1. W3C Verifiable Credentials Data Model v2
2. W3C Decentralized Identifiers (DIDs) v1.1
3. ERC-1056: Ethereum Lightweight Identity
4. did:ethr Method Specification
5. Gaia-X Trust Framework
6. Gaia-X ICAM 25.11
7. LinkML --- Linked Data Modeling Language
8. DIF Wallet Rendering Specification
9. JSON-LD 1.1
10. schema.org
11. RFC 2119: Key Words for Use in RFCs to Indicate Requirement Levels
12. EVES-001: ENVITED-X Ecosystem Specification Process
13. EVES-002: ENVITED-X Data Space Architecture Overview
14. EVES-007: ENVITED-X Blockchain Identifier URN Schema
15. EVES-009: ENVITED-X Evidence-Based Consent Using Verifiable Presentations

Implementation

To deploy SimpulseID:

1. Configure w3id.org redirects to serve generated JSON-LD contexts, OWL ontologies, and SHACL shapes from the reference repository.
2. Deploy a did:ethr resolver profile for Base (Sepolia for testing, Mainnet for production) with the project-specific IdentityController contract.
3. Use Altme wallets or any W3C VC v2 wallet supporting OIDC4VP for credential storage and presentation.
4. Integrate credential verification in ENVITED services via the SSI-to-OIDC Bridge.
5. Maintain revocation registries via did:ethr service endpoints managed by ASCS infrastructure.

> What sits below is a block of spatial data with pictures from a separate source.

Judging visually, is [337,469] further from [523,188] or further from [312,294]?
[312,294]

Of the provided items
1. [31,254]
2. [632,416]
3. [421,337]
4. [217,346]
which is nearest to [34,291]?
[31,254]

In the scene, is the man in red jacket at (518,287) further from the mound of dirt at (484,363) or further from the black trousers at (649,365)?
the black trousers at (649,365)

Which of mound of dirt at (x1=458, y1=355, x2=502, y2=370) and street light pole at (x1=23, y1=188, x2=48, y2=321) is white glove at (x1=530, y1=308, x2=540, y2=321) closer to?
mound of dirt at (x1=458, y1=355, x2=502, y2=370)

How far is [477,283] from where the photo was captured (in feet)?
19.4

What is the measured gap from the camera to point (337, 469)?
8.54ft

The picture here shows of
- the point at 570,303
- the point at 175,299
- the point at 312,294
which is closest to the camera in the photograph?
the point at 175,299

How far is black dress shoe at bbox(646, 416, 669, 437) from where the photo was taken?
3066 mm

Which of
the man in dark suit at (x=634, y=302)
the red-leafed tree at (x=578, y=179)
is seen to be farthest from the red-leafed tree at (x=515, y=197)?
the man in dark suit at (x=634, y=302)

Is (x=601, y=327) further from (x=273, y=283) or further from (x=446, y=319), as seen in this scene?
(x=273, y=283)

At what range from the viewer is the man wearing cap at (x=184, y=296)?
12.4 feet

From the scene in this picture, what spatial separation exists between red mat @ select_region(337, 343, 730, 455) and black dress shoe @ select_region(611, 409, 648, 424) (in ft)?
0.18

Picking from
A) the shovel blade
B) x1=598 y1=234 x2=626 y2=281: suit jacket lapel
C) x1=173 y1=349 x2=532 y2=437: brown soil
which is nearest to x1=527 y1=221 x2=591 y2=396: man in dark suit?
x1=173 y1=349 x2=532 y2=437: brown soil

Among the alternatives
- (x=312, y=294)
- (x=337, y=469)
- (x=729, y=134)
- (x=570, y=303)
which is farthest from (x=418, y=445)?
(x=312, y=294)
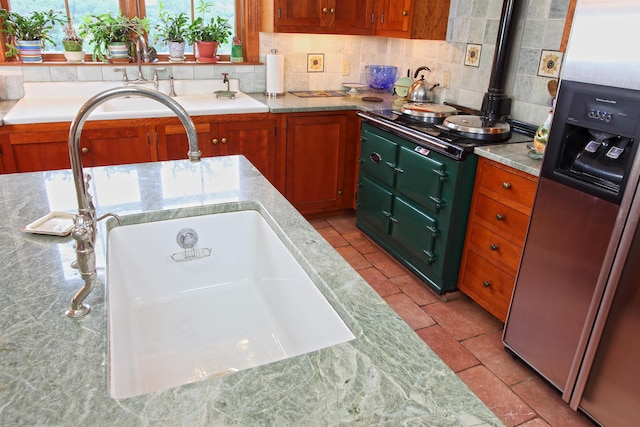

Repository structure required for implementation:

/linkml             # Source schemas
/examples           # Credential and DID examples
/examples/did-ethr  # did:ethr DID document examples
/manifests          # Wallet rendering manifests
/artifacts          # Generated artifacts (context, OWL, SHACL)

This specification MUST be implemented by all ENVITED services handling identity, membership, or access control.